Spectre.2015.1080p.10bit.bluray.8ch.x265.hevc-psa -

This is the video codec. H.265 (HEVC) is the successor to H.264 (AVC). For a film like Spectre, x265 offers:

You have a large library but limited storage. A 4 GB file vs a 30 GB file means you can store 7-8 times more movies. However, note that x265 10-bit requires transcoding on older streaming devices. A modern Nvidia Shield, Apple TV 4K, or Fire Stick 4K will play this natively. Spectre.2015.1080p.10bit.BluRay.8CH.x265.HEVC-PSA

The most significant technical term in the filename is x265 (and its container standard, HEVC/H.265).
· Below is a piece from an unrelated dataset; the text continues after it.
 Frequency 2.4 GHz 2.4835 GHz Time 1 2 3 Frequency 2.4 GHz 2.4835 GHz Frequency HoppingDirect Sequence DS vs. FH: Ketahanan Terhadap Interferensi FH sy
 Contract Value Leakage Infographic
This is the video codec

| Release Name | Size | Codec | Audio | Color Depth | Verdict | | :--- | :--- | :--- | :--- | :--- | :--- | | Spectre.2015.1080p.BluRay.REMUX | 30 GB | x264 | 7.1 TrueHD | 8-bit | Gold standard, but massive. | | Spectre.2015.1080p.BluRay.x264-SPARKS | 8.7 GB | x264 | 5.1 DTS | 8-bit | Great, but obsolete vs x265. | | Spectre.2015.1080p.10bit.BluRay.8CH.x265-PSA | 4 GB | x265 | 7.1 AC3 | 10-bit | Best size/quality ratio. | | Spectre.2015.2160p.UHD.BluRay.x265-Someone | 18 GB | x265 | 7.1 Atmos | 10-bit HDR | Better if you have HDR TV. | A 4 GB file vs a 30 GB

Note on HDR vs SDR: This PSA release is SDR (Standard Dynamic Range) because the source Blu-ray is SDR. If you want HDR, you need the 4K Blu-ray. However, the PSA 10-bit SDR still looks spectacular on HDR displays.